Et Dean était sympa.
Jimmy pouvait bien penser ce qu’il voulait de ce mot. Ça voulait bien dire ce que ça voulait dire. Il avait sa place dans le vocabulaire d’un début de relation, et j’avais envie de tomber amoureuse de Dean. C’était agréable, indolore et vraisemblable. Trois choses que j’avais commencé à apprécier de plus en plus. L’époque où je jetais mon cœur et mon âme aux pieds de Jimmy Ferris était révolue.

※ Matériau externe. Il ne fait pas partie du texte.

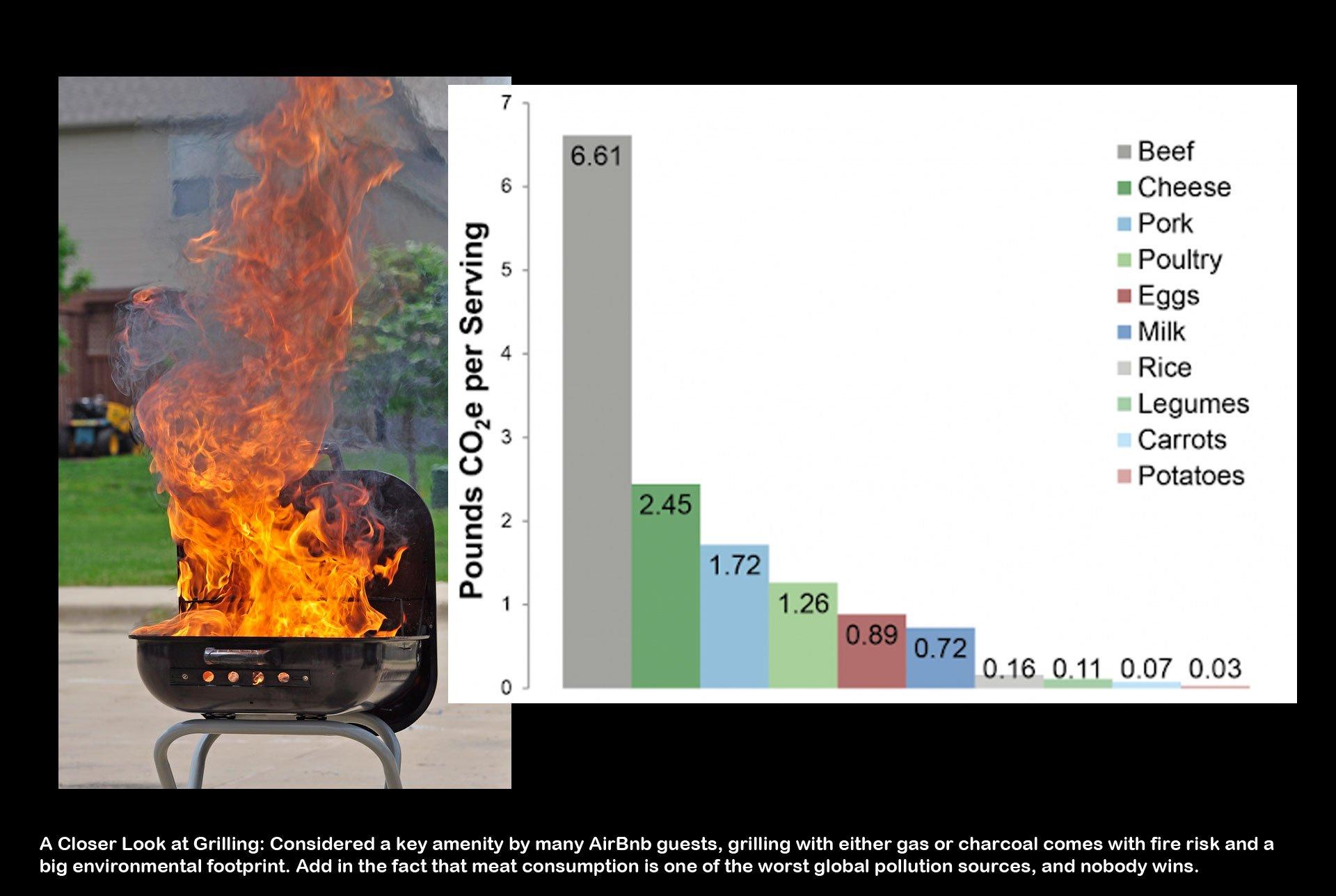 08-Grilling-ecological-burden-airbnb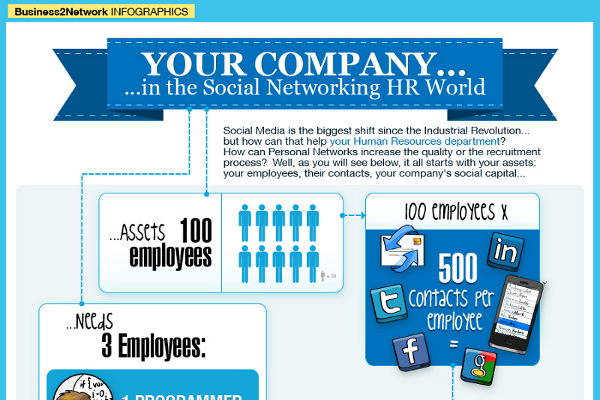 List of 50 Catchy Human Resources Slogans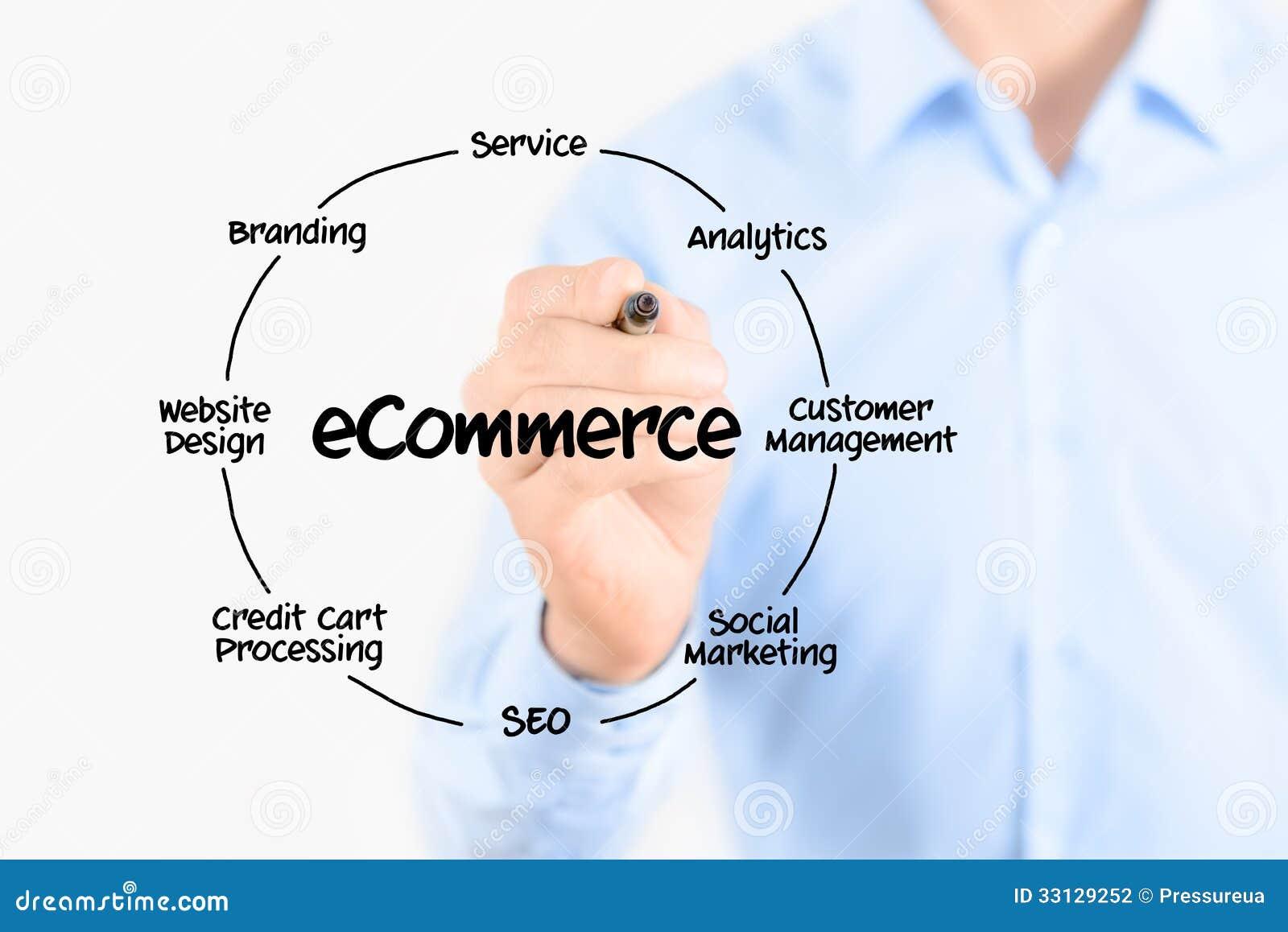 E-Commerce-Diagrammstruktur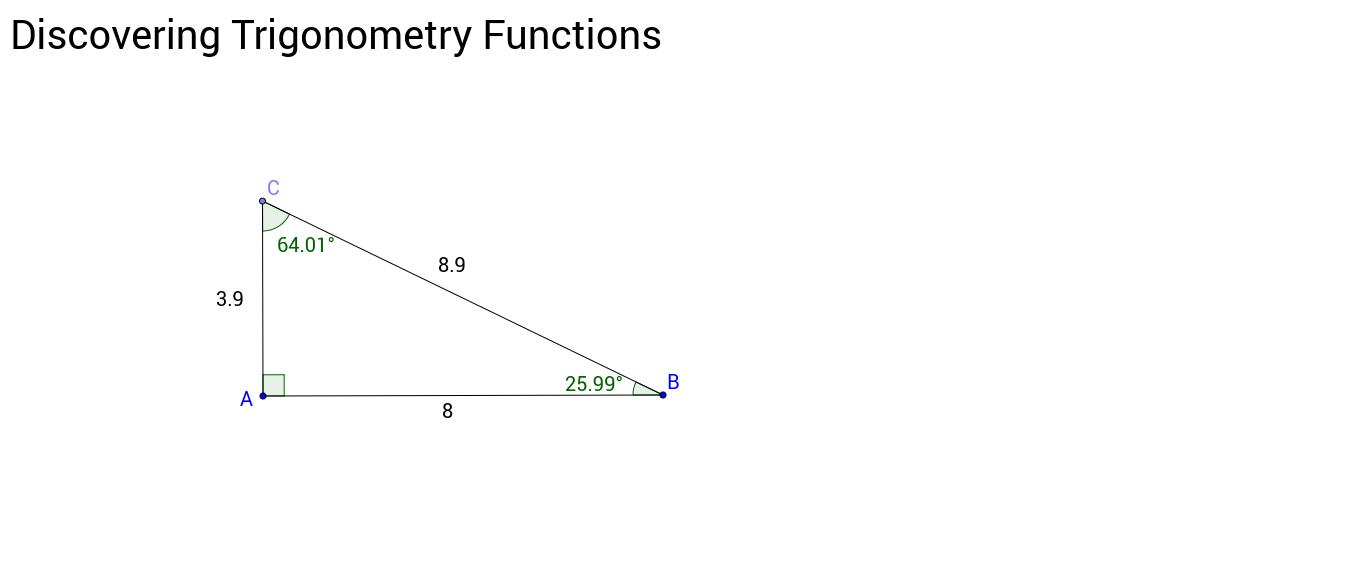 Discovering the Trigonometry Ratios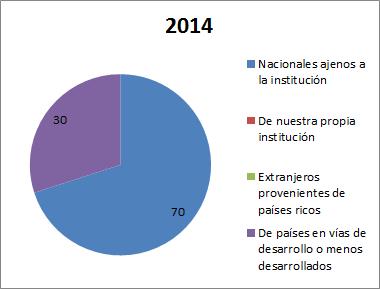 2016_01_Apdo-Publicar-Autores-Porcentaje-paises-articulos-2014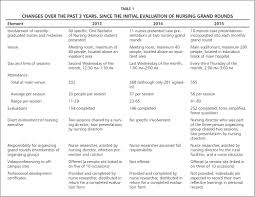changes over the past 3 years since the initial evaluation of nursing grand rounds table 1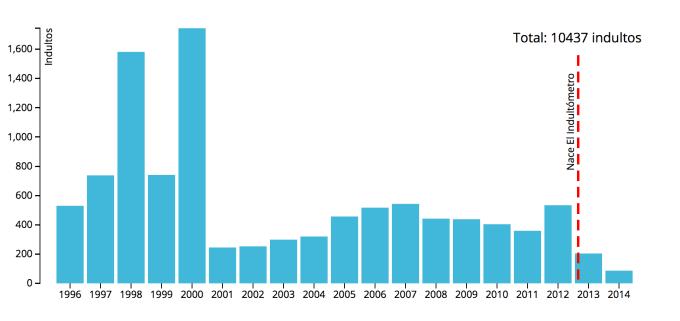 resumen-1996-2014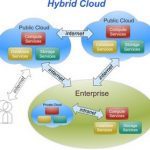 Señor CIO ¿Cómo será una empresa híbrida?
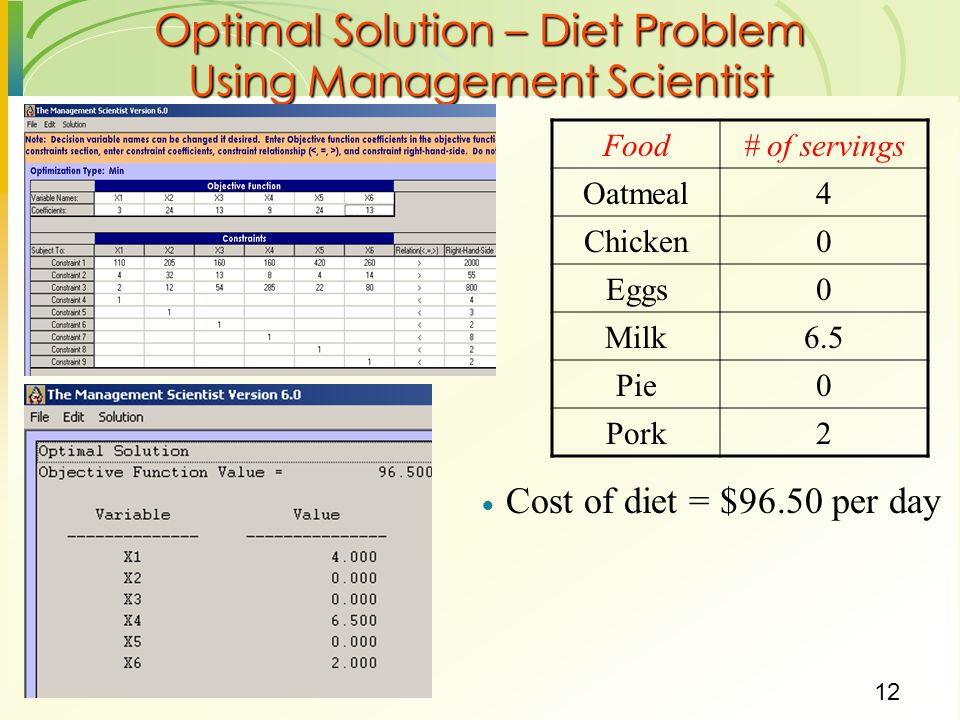 12 Optimal Solution – Diet Problem Using Management Scientist  Cost of diet = $96.50 per day Food# of servings Oatmeal4 Chicken0 Eggs0 Milk6.5 Pie0 Pork2
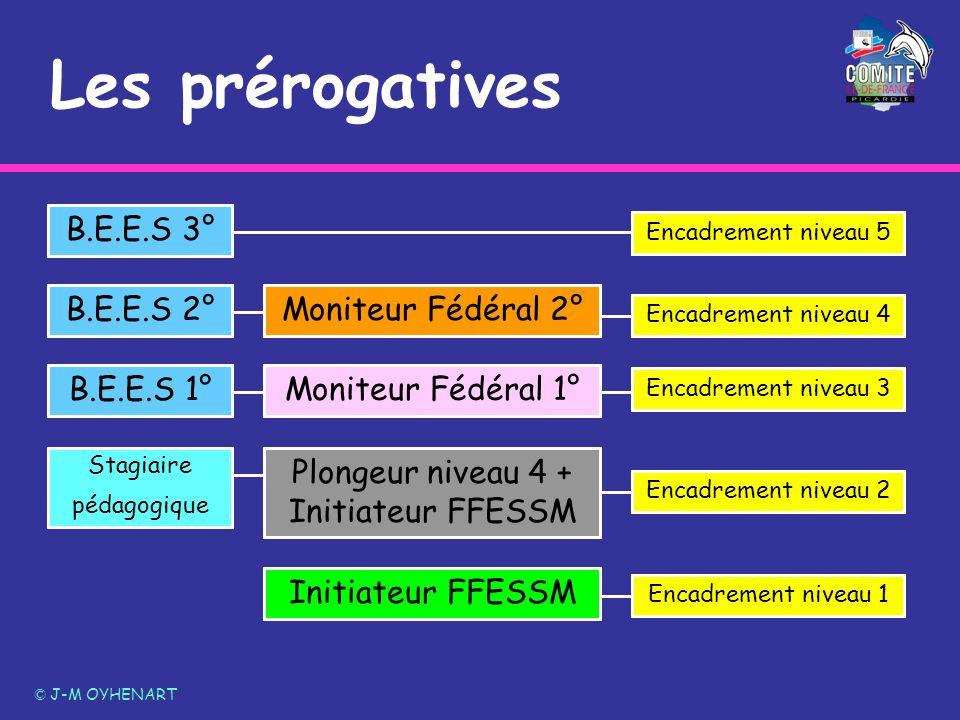 Les prérogatives © J-M OYHENART Plongeur niveau 4 + Initiateur FFESSM Moniteur Fédéral 1° Moniteur Fédéral 2° B.E.E.S 3° Initiateur FFESSM Encadrement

Lorsque j’avais des sentiments pour lui, je ressentais une bouffée de culpabilité à sortir avec Dean. Mais si je ne voulais pas ressentir ces sentiments, si j’étais prête à travailler pour les dominer…
– À quoi tu penses ?
– Des trucs de boulot. (Ce n’était pas totalement faux.) Je ferais mieux de m’y remettre.
– Moi aussi, dit-il en me lançant son petit sourire en coin.
C’est ainsi que nous nous retrouvâmes à descendre main dans la main l’escalier menant au studio d’enregistrement. Juste au moment où la petite troupe en ressortait.
Le regard de Jimmy se posa sur nos mains jointes et son visage se durcit. Ce n’était peut-être que moi mais j’eus la nette impression que dans la pièce la température grimpa de plusieurs degrés.
– Si elle est là, c’est qu’elle bosse, Dean, déclara-t-il d’une voix atone et hostile.
Mais qu’est-ce qui lui prenait ?
– O.K.(Dean lâcha ma main comme si elle avait été empoisonnée.) Désolé, Jim.
– En fait, j’étais en pause, rétorquai-je malgré le fait que je n’avais jamais vraiment eu de pause proprement dite depuis que j’avais commencé à travailler pour lui.
Il m’en devait probablement quelques-unes, depuis le temps.
Un muscle tressauta dans sa mâchoire.
– Lena, je t’ai demandé d’aller me chercher les infos sur l’interview de la semaine prochaine.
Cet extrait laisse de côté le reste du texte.